Document extract:
------------------------------------------------------------

Jessica Dalpiaz was the women’s leader going into today’s contest and she stomped a good line, including a backside 540 to fifty-fifty on the rainbow rail. It was quite a surprise (even to her) that she ended up in fourth place. First-placed Kim Bohnsack rode amazingly, though, mastering the technical tricks with a frontside 180 to switch boardslide on the flatbar. New Hampshire’s Jamie MacLeod–always a slopestyle dominator–couldn’t stomp the big frontside threes she was trying off the first hit. “I was landing those in practice all day,” she said, claiming victim to contest lockup syndrome.
The men’s competition was really close, but sort-of-Breck-local Todd Richards ended up on top of the pile, slaying the course with his usual focus and winding things up with a huge 900. “I’m so glad I finally got my feet under me again,” said Richards, who was less than stoked on not qualifying for the finals in last weekend’s Mammoth Grand Prix halfpipe event.
Young rippers Travis Rice and JJ Thomas came in behind Richards. Rice is an explosive rider by nature, and managed to harness the energy on large corked spins. JJ Thomas, whose riding is always stylish and solid, picked up the tech end of things with a fakie three off the first kicker to inverted five. Used-to-be-Breck-local Chad Otterstrom was slaying the course all day in practice, but had a little trouble in his contest run and landed in spot-number four.
Slopestyle seems to be fast eclipsing big air as an alternative to halfpipe, especially when the courses are designed by the likes of Gunny Gunnerson of Snow Park Technologies (like this one was). And with event organizers ditching big air as an X-Games event, slopestyle seems to be the contest of the future.

------------------------------------------------------------

Dataset entries:
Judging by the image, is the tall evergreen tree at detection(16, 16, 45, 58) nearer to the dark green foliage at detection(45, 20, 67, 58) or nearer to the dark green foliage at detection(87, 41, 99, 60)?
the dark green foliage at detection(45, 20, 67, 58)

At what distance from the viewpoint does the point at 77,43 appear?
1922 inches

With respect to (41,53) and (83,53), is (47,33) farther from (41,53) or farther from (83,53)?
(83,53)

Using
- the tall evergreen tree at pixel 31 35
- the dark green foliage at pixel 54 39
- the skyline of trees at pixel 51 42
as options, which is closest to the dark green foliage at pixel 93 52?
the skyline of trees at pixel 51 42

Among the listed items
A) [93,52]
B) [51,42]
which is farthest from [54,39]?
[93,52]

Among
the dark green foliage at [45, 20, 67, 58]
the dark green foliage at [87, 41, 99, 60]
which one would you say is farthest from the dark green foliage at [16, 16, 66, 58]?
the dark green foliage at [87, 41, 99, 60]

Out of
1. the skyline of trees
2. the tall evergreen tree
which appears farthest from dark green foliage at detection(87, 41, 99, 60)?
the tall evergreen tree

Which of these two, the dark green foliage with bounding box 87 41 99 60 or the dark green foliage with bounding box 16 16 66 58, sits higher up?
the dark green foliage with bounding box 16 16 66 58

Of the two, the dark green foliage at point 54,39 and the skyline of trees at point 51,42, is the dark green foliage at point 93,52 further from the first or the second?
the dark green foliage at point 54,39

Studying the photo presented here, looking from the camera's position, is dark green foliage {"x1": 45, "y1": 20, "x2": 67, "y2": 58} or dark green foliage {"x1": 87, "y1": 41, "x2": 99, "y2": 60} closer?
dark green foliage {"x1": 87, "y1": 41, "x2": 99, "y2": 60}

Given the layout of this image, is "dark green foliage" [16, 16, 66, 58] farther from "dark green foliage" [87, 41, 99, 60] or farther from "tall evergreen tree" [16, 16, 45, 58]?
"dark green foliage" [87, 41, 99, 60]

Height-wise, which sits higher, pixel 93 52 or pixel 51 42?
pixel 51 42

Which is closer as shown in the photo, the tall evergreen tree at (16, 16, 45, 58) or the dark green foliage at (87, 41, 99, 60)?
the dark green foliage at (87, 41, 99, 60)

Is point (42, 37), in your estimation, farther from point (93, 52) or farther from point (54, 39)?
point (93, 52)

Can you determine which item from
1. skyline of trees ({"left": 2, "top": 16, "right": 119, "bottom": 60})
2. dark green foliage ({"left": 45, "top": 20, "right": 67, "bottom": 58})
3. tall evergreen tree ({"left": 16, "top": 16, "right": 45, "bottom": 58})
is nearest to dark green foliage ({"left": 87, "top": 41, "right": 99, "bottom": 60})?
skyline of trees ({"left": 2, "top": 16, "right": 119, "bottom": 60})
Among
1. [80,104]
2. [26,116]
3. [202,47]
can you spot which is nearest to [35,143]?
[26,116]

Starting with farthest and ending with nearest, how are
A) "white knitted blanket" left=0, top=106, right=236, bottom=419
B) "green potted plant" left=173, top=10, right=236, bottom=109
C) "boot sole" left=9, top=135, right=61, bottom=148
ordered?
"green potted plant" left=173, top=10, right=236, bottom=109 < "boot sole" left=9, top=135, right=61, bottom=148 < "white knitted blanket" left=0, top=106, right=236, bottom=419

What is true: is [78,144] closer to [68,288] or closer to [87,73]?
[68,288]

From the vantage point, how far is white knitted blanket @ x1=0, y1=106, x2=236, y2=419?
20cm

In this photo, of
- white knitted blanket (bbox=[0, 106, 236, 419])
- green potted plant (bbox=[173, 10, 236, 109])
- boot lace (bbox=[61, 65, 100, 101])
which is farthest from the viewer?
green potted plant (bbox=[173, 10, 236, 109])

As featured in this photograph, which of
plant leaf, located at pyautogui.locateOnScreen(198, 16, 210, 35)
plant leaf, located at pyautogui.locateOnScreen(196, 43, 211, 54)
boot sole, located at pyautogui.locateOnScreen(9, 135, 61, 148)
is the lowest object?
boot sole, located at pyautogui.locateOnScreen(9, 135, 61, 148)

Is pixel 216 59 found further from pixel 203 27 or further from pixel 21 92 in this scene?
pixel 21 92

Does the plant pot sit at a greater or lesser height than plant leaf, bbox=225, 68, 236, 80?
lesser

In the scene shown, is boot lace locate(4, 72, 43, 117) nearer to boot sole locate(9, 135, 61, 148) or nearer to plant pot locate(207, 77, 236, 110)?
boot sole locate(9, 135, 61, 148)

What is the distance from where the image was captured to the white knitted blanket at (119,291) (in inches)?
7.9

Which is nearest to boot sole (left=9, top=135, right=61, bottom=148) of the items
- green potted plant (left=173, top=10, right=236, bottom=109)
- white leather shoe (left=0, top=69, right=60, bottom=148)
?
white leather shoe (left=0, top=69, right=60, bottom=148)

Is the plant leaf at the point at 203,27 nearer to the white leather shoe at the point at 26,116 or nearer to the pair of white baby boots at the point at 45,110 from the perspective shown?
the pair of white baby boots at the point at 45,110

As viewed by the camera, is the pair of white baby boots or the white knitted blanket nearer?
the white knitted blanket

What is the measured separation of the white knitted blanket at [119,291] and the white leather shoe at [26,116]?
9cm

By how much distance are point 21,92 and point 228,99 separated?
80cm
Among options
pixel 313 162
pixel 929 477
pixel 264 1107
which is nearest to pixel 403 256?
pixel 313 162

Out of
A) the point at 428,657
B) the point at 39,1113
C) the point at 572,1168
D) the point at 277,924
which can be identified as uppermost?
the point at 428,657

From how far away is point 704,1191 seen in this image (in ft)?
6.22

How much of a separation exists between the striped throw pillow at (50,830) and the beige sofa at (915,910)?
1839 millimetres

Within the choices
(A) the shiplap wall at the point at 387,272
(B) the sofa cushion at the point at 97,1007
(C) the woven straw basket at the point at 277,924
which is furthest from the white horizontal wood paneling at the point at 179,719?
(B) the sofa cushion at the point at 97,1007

------------------------------------------------------------

Task to complete:
Reproduce the slopestyle contest report above in full, word for word, with no changes.

Written response:
Jessica Dalpiaz was the women’s leader going into today’s contest and she stomped a good line, including a backside 540 to fifty-fifty on the rainbow rail. It was quite a surprise (even to her) that she ended up in fourth place. First-placed Kim Bohnsack rode amazingly, though, mastering the technical tricks with a frontside 180 to switch boardslide on the flatbar. New Hampshire’s Jamie MacLeod–always a slopestyle dominator–couldn’t stomp the big frontside threes she was trying off the first hit. “I was landing those in practice all day,” she said, claiming victim to contest lockup syndrome.
The men’s competition was really close, but sort-of-Breck-local Todd Richards ended up on top of the pile, slaying the course with his usual focus and winding things up with a huge 900. “I’m so glad I finally got my feet under me again,” said Richards, who was less than stoked on not qualifying for the finals in last weekend’s Mammoth Grand Prix halfpipe event.
Young rippers Travis Rice and JJ Thomas came in behind Richards. Rice is an explosive rider by nature, and managed to harness the energy on large corked spins. JJ Thomas, whose riding is always stylish and solid, picked up the tech end of things with a fakie three off the first kicker to inverted five. Used-to-be-Breck-local Chad Otterstrom was slaying the course all day in practice, but had a little trouble in his contest run and landed in spot-number four.
Slopestyle seems to be fast eclipsing big air as an alternative to halfpipe, especially when the courses are designed by the likes of Gunny Gunnerson of Snow Park Technologies (like this one was). And with event organizers ditching big air as an X-Games event, slopestyle seems to be the contest of the future.